Hoelang moeten we daar op wachten? We moeten eens wat durven uit te proberen en daar een plek voor zoeken. Daarom breng ik een casus in rond een zaak die toch al op scherp staat. Welkom in het ‘Linderveld’, een stuk agrarisch buitengebied van Deventer, zo’n 85 hectare groot, nooit echt door verkaveld en strak getrokken maar nog een beetje mozaïekig, rommelig, met vrijgelaten natuur en daarom populair. In 2015 flopte een gemeenteplan voor een safaripark met huisjes. Het stuitte op een volstrekt gebrek aan draagvlak. Omdat het de zoveelste misser werd in 15 jaar vond de gemeente het welletjes. Deventer wil van de grond af af en verkoopt het in stukjes en voor een marktconforme prijs. Burgemeester en wethouders willen cashen door deze grond, die zij beheert voor de Deventer gemeente (‘dat zijn wij!'), in snippers te verkopen aan de hoogste bieder.

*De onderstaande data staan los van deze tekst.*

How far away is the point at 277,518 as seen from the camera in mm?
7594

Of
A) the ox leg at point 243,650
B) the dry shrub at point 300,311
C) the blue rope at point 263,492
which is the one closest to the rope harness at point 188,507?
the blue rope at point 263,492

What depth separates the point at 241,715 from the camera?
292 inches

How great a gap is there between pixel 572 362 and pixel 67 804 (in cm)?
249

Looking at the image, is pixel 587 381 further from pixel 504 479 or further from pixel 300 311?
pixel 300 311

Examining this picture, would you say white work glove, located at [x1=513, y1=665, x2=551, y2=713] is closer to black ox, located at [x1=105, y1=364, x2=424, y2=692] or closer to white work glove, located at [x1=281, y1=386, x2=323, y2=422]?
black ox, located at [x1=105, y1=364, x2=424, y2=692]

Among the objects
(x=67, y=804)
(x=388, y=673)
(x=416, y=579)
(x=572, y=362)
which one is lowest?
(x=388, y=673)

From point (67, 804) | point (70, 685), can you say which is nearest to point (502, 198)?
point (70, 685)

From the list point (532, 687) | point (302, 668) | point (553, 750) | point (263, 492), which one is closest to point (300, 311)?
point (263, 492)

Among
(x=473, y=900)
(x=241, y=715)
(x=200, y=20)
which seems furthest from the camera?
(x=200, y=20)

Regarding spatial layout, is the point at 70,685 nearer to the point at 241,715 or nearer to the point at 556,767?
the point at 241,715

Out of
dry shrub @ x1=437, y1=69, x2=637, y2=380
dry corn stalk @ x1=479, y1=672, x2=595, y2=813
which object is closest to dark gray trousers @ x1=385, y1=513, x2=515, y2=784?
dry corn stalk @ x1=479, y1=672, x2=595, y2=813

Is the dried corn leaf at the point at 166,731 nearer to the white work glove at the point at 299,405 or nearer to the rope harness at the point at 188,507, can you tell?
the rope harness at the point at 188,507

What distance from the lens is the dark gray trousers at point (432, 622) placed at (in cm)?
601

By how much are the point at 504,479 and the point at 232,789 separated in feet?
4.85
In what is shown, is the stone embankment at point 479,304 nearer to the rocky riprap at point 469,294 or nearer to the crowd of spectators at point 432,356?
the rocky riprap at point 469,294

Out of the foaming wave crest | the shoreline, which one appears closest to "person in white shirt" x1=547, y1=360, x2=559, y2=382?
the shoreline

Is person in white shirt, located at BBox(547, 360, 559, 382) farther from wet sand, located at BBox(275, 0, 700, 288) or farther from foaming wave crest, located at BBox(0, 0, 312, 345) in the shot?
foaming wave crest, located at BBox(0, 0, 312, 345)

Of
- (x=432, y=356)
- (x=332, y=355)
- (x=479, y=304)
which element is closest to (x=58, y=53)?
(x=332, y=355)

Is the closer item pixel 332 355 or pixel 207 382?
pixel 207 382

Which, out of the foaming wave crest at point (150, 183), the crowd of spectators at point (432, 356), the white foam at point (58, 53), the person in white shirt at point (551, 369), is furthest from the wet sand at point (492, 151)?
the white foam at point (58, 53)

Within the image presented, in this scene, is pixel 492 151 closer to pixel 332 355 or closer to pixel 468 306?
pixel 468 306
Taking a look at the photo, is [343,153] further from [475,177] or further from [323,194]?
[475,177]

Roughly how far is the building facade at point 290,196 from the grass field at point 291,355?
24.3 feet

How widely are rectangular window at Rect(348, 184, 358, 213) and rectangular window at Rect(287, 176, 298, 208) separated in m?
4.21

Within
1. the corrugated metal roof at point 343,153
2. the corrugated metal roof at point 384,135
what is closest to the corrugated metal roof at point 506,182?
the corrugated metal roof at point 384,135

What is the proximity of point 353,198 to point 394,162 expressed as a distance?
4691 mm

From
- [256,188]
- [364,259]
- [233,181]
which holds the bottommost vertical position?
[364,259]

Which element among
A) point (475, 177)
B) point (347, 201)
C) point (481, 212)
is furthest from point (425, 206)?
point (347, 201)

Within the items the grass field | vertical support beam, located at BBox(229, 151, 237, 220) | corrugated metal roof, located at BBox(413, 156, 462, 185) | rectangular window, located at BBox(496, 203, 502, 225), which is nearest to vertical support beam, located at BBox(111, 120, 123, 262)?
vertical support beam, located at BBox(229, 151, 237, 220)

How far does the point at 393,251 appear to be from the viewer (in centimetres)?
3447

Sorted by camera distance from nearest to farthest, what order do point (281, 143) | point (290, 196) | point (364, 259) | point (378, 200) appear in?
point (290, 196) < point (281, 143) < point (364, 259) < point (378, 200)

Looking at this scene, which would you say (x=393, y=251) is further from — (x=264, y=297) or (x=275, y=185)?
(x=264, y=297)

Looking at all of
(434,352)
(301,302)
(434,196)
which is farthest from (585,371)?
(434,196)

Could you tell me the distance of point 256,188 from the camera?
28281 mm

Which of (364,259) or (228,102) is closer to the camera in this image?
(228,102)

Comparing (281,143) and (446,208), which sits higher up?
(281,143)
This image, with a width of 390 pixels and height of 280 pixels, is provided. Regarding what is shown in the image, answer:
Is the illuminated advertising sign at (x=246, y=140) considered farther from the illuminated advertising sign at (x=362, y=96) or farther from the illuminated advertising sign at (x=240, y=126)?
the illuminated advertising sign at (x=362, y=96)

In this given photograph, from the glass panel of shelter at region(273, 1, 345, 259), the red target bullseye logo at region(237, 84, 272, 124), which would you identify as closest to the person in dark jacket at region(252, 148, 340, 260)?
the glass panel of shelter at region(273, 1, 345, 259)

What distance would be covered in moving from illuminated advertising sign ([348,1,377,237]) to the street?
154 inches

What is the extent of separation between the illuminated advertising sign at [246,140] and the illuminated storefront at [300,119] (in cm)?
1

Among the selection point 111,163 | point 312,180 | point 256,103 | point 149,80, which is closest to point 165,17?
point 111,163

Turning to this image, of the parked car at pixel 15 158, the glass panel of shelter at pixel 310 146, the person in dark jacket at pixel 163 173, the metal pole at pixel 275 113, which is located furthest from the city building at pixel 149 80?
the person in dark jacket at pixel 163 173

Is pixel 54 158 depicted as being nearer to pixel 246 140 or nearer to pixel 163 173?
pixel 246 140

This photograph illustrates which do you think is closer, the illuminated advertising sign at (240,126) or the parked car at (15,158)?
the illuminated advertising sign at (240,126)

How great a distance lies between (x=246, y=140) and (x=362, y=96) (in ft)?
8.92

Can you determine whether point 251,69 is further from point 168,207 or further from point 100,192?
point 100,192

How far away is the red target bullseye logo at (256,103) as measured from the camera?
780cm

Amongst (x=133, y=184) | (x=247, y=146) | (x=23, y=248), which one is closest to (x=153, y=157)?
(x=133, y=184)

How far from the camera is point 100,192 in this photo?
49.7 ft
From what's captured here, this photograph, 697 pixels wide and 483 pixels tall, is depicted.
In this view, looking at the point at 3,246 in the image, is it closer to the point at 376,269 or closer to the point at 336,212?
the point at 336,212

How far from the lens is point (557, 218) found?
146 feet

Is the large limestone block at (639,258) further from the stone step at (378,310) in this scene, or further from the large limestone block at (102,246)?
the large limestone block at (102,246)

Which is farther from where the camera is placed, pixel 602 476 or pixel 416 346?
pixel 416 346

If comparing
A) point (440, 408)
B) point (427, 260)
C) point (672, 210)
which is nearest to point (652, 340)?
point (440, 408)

Het College van B&W van Deventer rekent wel, maar er zit weinig rekenschap of visie achter.

Nieuwe benchmark
Deze zomer meldde zich de Stichting IJssellandschap met een bod op het hele gebied en een integraal plan voor een 'Heerlijkheid Linde'. Via haar rechtsvoorganger 'De Verenigde Gestichten' beheert de stichting al 750 jaar gronden in de ommelanden van Hanzestad Deventer. Er zit rentmeesterschap, een beproefd huwelijk tussen geld en moraal, en een visie achter. De waarde van het Linderveld ligt volgens het plan in de ontwikkeling tot een natuurrijk en multifunctioneel agrarisch landschap. Met een nieuw biologisch melkvee- en zuivelbedrijf als economische drager, waarvoor een jong stel het gangbare familiebedrijf wil achterlaten. Met een ruime, lichte compoststal, open voor bezoekers en schoolklassen, met huisverkoop, directe afzet in de forse nieuwbouw verderop, en omgeven door een afwisselend groen wandel- en fietsgebied, met ruimte voor zorginitiatieven, speelplekken, buiten-BSO's, kleinschalige teelten en cultuur. Er is volop draagvlak.

Dat is een buitenkans voor Deventer, voor Salland, voor Overijssel en een voorbeeld voor het hele land. Precies 50 jaar terug begon in Deventer de stadsvernieuwingsgolf met het herstel van het historische Bergkwartier. Als het College één moedig besluit neemt vanuit een nieuwe moraal, dan ligt hier straks een nieuwe benchmark voor duurzame gebiedsontwikkeling. Creëer eens een voorbeeld van hoe het ook kan. Het is de hoogste tijd dat het ergens gebeurt.